British fashion model and actress (1935–2024)

Catherine, Countess Grixoni (née Catherine Hale-Monro; 4 January 1935 – 25 January 2024), was a British fashion model and actress. She became a countess through her marriage to the Italian count Donald Grixoni.

==Early life==
Catherine was the adopted daughter of Jessie Matthews and her second husband Sonnie Hale. Catherine's surname came from her adoptive father, whose real name was John Robert Hale-Monro.

A portrait of Matthews was painted at the peak of her international screen fame by British artist Thomas Cantrell Dugdale. This artwork was given to Catherine by default. Due to an estranged relationship during the last years of Matthews' life, Catherine was left out of Matthews' 1981 will, which left the portrait to the Tate Gallery, who declined the bequest. Consequently, the portrait went to Catherine as next-of-kin. Catherine put up her mother's portrait at auction with Woolley & Wallis, and it sold in 2010.

==Career==
Mr. J, a London artistic photographer, and good friend of Catherine's mother, Jessie Matthews, arranged to have Catherine pose as a teenage "flower-girl" in a gardening catalogue commercial. The success of her first work took Catherine to more photo sessions taken by a variety of local photographers in search of fresh and young talent. A few months later, the publication featured an article and images, declaring her the Spring girl. Her greatest influencers were the London fashion designers inviting her to participate in private fashion shows in the Belgravia area. She was eventually hired as a female model for Harrods House of London, and also worked with Italian photographer Enzo Sellerio.

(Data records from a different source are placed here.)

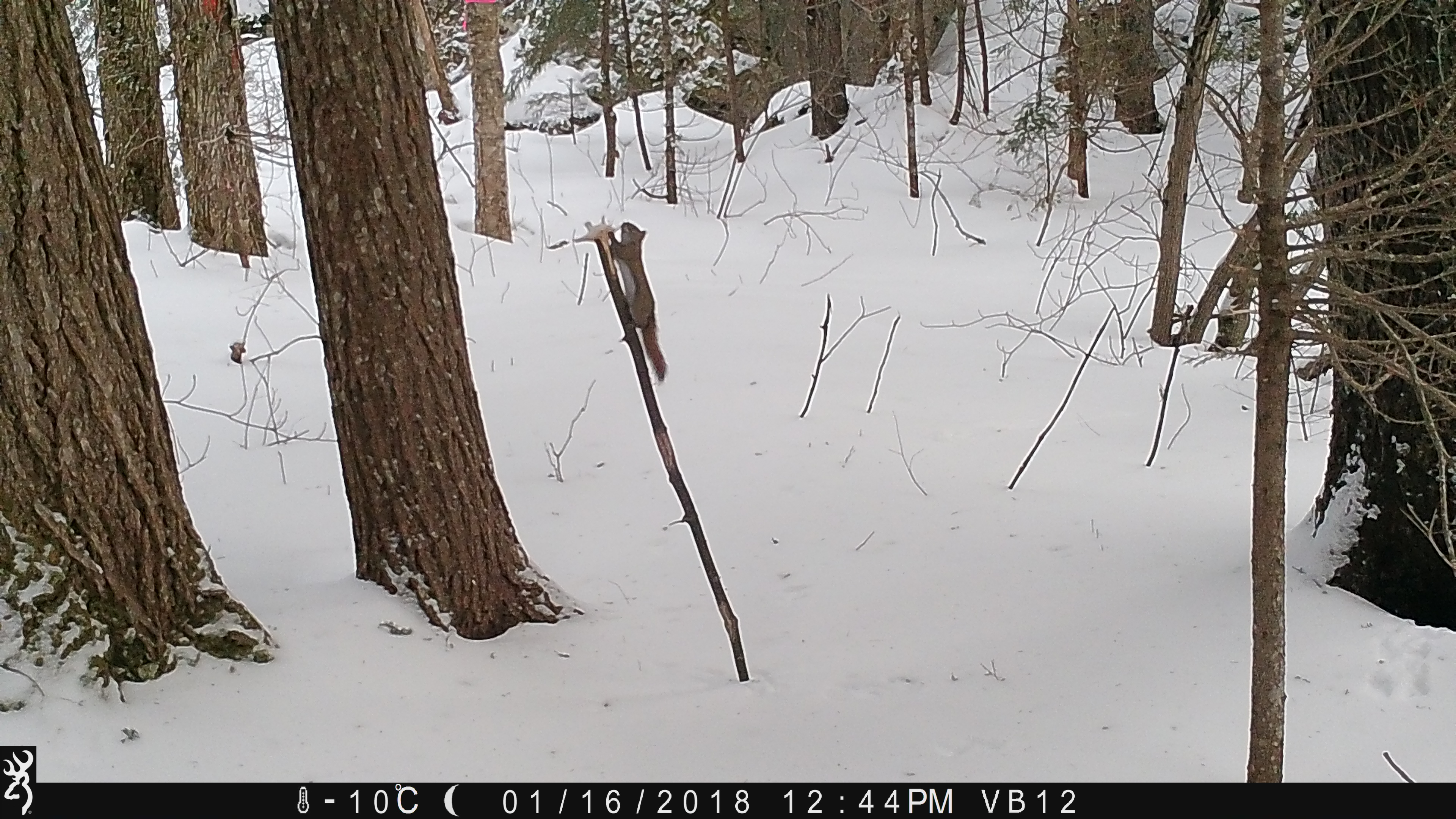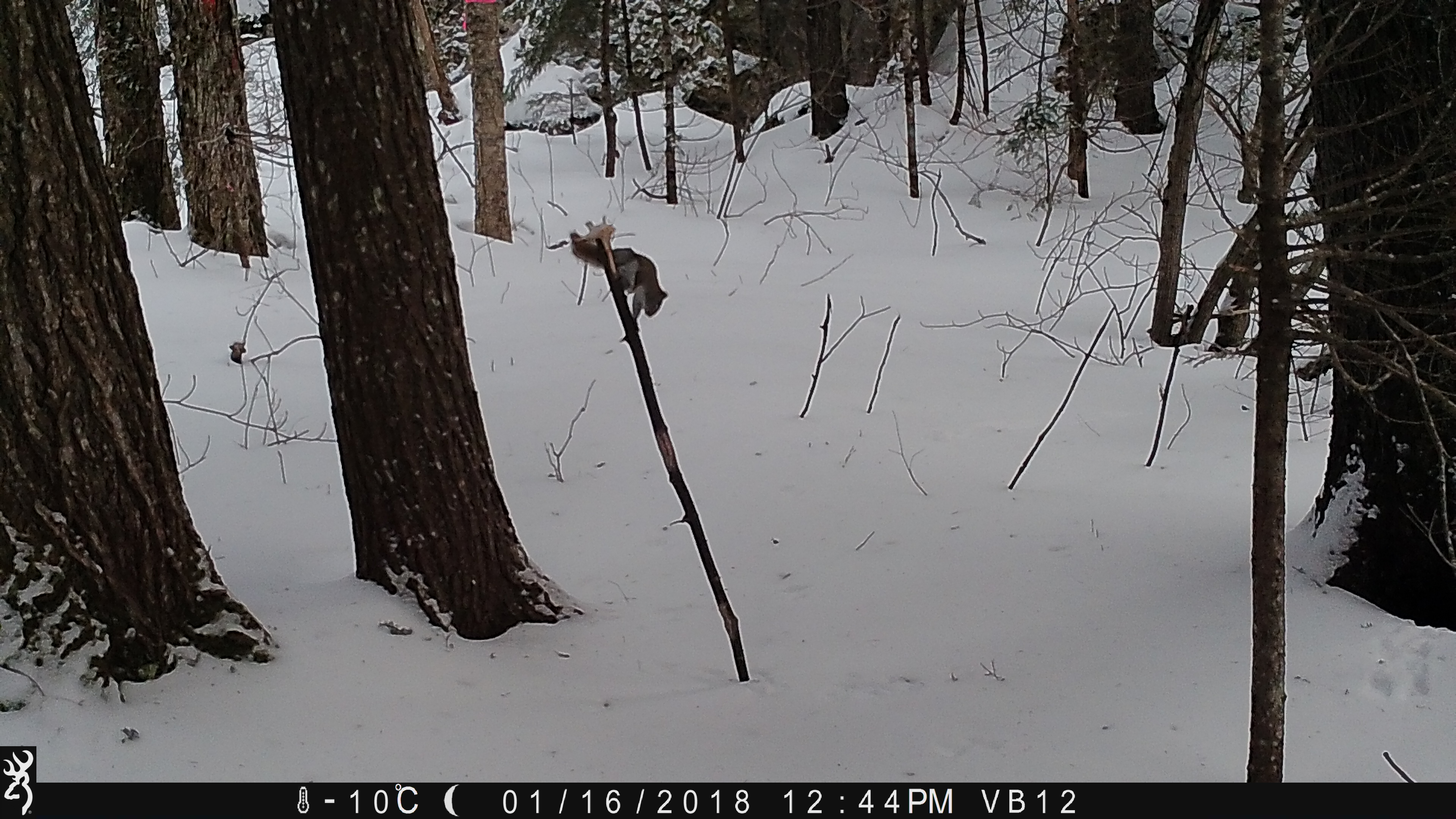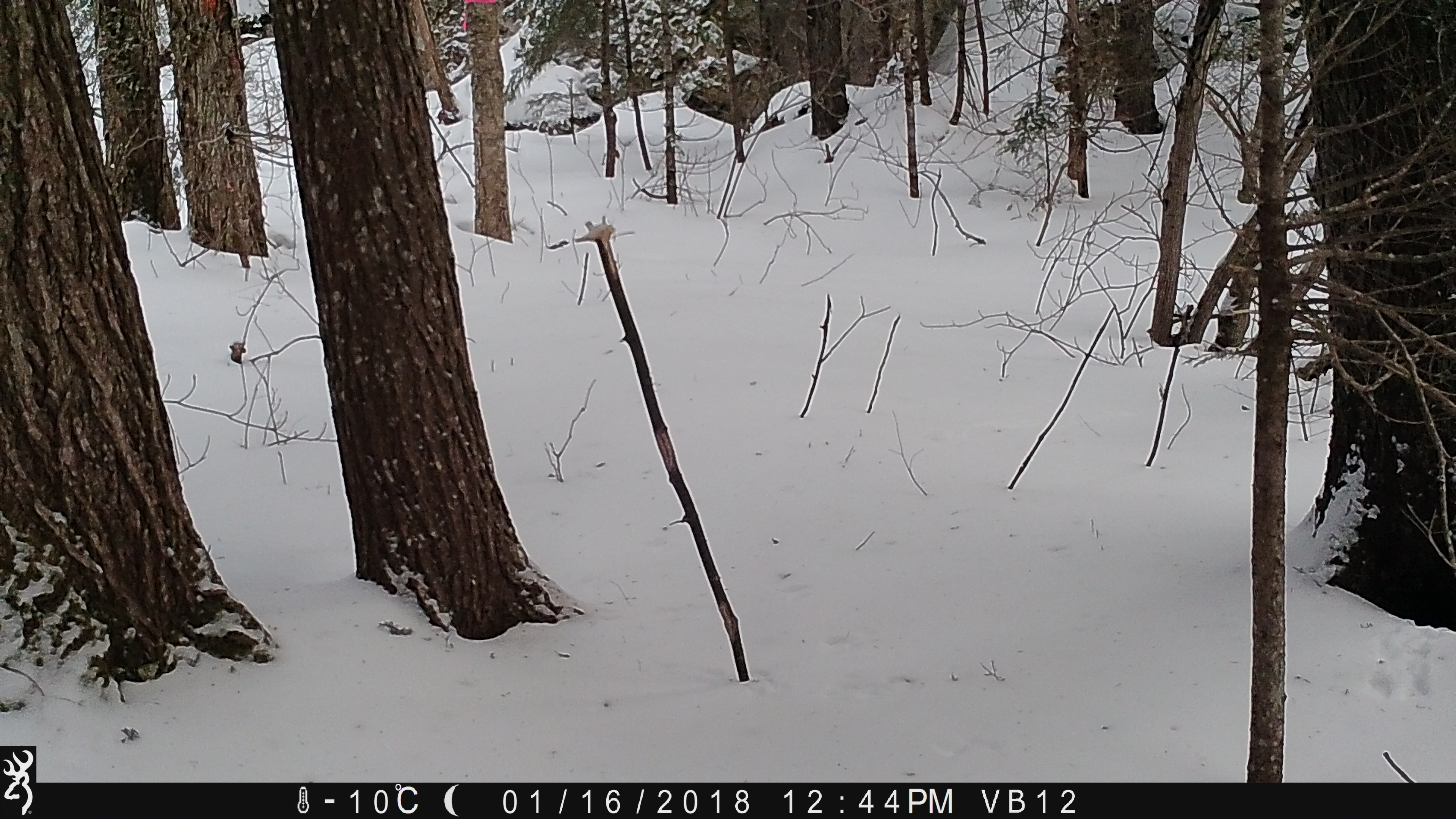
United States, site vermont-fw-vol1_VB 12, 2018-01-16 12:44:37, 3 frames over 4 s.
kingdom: Animalia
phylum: Chordata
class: Mammalia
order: Rodentia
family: Sciuridae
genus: Tamiasciurus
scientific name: Tamiasciurus hudsonicus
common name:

Catherine followed her passion for the performing arts and complimented her modeling work with theatrical classes at various drama studios in London, and classes at Trinity Laban Conservatoire of Music and Dance. Catherine enjoyed a successful career as a model and actress, with a short film and television career. She was always measured under the shadow of her mother's superstar acting career.

== Personal life and death ==
The Italian count Donald Grixoni became interested in Catherine after seeing her modelling works for Harrods. On 15 November 1958, the two married. Although they eventually divorced, she remained known as Catherine, Countess Grixoni. She preserved her husband's alimonies and lived at his family properties in West London. The Grixoni are part of the old Italian nobility of the Savoy-Sardegna Kingdom and related to the House of Candia, of opera superstar count Giovanni Mario de Candia-Grixoni, with homes in Fulham and West Kensington.

Catherine Grixoni died on 25 January 2024, aged 89.